Antonio Manzini riporta tra gli scaffali delle librerie il vicequestore Rocco Schiavone, stavolta con un romanzo corposo, oltre le 500 pagine.
Come di consueto Manzini intesse le sue trame prendendo spunto dal quotidiano, da quella che è la realtà che viviamo quotidianamente, elemento che mi ha sempre fatta sentire partecipe delle vicende narrate,e stavolta il faro è puntato su due argomenti più che attuali: i cambiamenti climatici e la violenza domestica.
In tutta Italia infatti si susseguono atti provocatori per sensibilizzare cittadini e autorità su un tema che non può più venire ignorato, e così strade di mezza Italia vengono occupate da mandrie di animali da allevamento, atti poi rivendicati in video dove personaggi incappucciati salutano alzando quattro dita davanti al viso, un saluto che pian piano diventa simbolo di vicinanza alla causa anche da parte dei comuni cittadini. Le stesse quattro dita stilizzate all'interno di un cerchio iniziano a comparire sui muri di varie città, tra cui anche Aosta, per affermare la presenza di componenti del gruppo di disobbedienza civile ELP, ossia Esercito di Liberazione del Pianeta, un gruppo che manifesta in modo non violento.
Quando però l'attentato da loro rivendicato ad uno stabilimento di lavorazione pelli provoca una vittima, Rocco sente puzza di bruciato.
Parallelamente alle vicende dell'ELP il vicequestore si ritrova ad indagare su un caso di violenza domestica, il classico (purtroppo è diventato un classico...) marito che picchia brutalmente la moglie, che evolve con la morte sospetta di quest'ultimo. Molti tasselli non si incastrano e Rocco non ci vede troppo chiaro.
In questo volume ho ritrovato un po' il Rocco dei primi tempi, sempre inevitabilmente malinconico, ma meno cupo, quasi abbia finalmente fatto i conti con i suoi demoni e abbia deciso di conviverci pacificamente, senza dar loro la possibilità di mangiarlo da dentro.

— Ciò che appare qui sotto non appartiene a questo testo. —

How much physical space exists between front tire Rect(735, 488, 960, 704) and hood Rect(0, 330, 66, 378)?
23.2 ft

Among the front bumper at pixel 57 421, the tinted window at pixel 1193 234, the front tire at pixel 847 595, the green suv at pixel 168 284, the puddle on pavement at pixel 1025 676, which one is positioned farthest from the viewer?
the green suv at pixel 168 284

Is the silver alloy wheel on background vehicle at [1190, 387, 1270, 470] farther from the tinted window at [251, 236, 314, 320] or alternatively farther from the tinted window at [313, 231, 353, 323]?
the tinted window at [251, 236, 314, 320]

A fargli da spalla nel lavoro c'è Scipioni, pian piano i due stanno entrando in sintonia, e anche se si sente forte l'assenza di Italo, Gabriele e soprattutto Sebastiano, Rocco è determinato a non piegarsi sotto il peso dei tradimenti.

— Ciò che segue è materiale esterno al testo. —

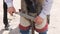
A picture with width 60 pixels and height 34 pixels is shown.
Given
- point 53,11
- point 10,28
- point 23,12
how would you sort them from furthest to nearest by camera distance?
point 53,11, point 10,28, point 23,12

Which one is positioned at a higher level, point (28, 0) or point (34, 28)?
point (28, 0)

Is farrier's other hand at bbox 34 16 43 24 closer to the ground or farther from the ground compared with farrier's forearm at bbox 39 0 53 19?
closer to the ground

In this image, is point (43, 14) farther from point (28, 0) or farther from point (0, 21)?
point (0, 21)

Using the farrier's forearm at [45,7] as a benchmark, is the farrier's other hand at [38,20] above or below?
below

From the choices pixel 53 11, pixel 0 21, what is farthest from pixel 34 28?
pixel 53 11

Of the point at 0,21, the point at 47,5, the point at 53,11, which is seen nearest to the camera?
the point at 47,5

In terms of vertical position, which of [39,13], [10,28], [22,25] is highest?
[39,13]

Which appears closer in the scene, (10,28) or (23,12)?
(23,12)

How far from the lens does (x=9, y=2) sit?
209 centimetres

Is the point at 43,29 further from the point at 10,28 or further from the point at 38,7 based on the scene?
the point at 10,28

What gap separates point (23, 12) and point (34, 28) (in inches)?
7.9

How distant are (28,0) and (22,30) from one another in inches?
13.2

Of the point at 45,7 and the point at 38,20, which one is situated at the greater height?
the point at 45,7

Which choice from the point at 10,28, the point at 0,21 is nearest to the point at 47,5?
the point at 10,28
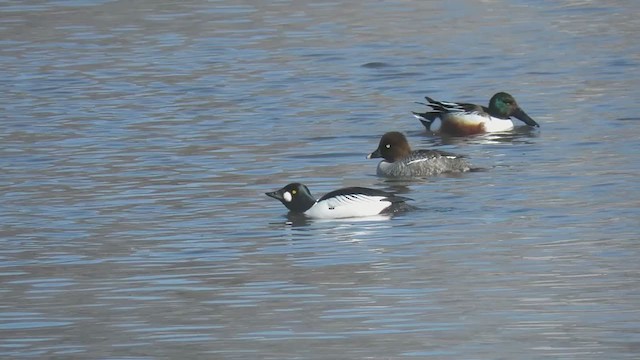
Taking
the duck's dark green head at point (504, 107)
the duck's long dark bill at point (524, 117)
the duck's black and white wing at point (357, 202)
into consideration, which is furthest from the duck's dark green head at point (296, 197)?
the duck's dark green head at point (504, 107)

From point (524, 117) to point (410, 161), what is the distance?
11.3 feet

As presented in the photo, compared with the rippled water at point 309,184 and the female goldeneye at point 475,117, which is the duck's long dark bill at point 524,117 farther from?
the rippled water at point 309,184

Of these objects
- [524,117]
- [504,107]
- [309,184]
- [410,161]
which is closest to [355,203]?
[309,184]

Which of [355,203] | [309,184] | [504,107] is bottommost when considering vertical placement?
[309,184]

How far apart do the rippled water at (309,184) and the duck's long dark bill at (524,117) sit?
174mm

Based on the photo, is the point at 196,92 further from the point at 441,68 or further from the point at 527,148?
the point at 527,148

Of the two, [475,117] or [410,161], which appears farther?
[475,117]

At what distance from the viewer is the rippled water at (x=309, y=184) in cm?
1190

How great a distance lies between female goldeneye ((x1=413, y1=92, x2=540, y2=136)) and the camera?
22531 millimetres

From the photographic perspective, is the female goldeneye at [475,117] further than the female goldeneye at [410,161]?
Yes

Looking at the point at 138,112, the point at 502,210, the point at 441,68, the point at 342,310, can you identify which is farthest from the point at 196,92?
the point at 342,310

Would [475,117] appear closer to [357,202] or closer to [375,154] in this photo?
[375,154]

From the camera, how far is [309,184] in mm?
18656

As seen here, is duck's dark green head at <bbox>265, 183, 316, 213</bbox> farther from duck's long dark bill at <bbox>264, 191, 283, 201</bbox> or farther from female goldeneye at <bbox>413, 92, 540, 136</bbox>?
female goldeneye at <bbox>413, 92, 540, 136</bbox>
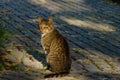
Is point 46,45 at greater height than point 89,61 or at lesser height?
greater

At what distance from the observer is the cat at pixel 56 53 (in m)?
7.03

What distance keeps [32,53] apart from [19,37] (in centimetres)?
145

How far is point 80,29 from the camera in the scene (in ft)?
39.1

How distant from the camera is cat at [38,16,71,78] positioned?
7.03 meters

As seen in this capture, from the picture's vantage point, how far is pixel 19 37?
33.3 feet

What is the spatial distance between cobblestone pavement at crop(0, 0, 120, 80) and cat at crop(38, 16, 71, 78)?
0.25 meters

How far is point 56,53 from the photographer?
7.21m

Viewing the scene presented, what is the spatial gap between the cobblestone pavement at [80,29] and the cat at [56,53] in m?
0.25

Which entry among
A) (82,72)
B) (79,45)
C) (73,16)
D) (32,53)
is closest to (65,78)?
(82,72)

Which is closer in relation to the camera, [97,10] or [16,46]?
[16,46]

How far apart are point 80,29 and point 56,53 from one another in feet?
15.7

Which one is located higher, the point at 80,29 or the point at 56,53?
the point at 56,53

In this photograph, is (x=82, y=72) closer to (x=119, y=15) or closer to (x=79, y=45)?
(x=79, y=45)

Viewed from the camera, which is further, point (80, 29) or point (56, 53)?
point (80, 29)
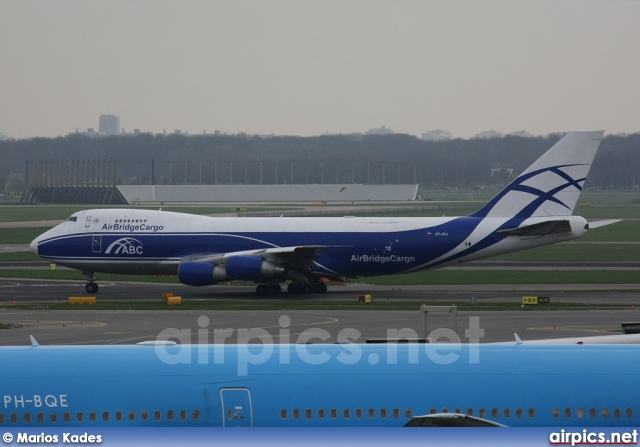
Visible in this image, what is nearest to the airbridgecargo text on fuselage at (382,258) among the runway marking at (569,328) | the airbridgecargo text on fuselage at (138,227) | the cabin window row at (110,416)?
the airbridgecargo text on fuselage at (138,227)

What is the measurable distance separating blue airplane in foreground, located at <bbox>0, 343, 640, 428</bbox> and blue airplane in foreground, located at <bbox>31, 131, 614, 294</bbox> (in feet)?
123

Stavolta è il momento di D'Intino di vivere una sua piccola evoluzione, con situazioni esilaranti (con lui non potrebbe essere diversamente) attraverso le quali conosceremo ancora meglio l'essenza di quest'uomo a dir poco singolare.
Ho avuto la percezione che in questo romanzo Manzini abbia voluto un po' ripercorrere questi dieci anni trascorsi insieme, con una consapevolezza nuova, e tra queste pagine mi sono sentita di nuovo a casa, tra vecchi amici.
Il libro si conclude senza grosse questioni aperte, così da lasciare una doppia possibilità: continuare con nuove storie e nuove indagini o salutare un amico che ha trovato una sua dimensione nella quale un po' vivere e un po' lasciarsi vivere.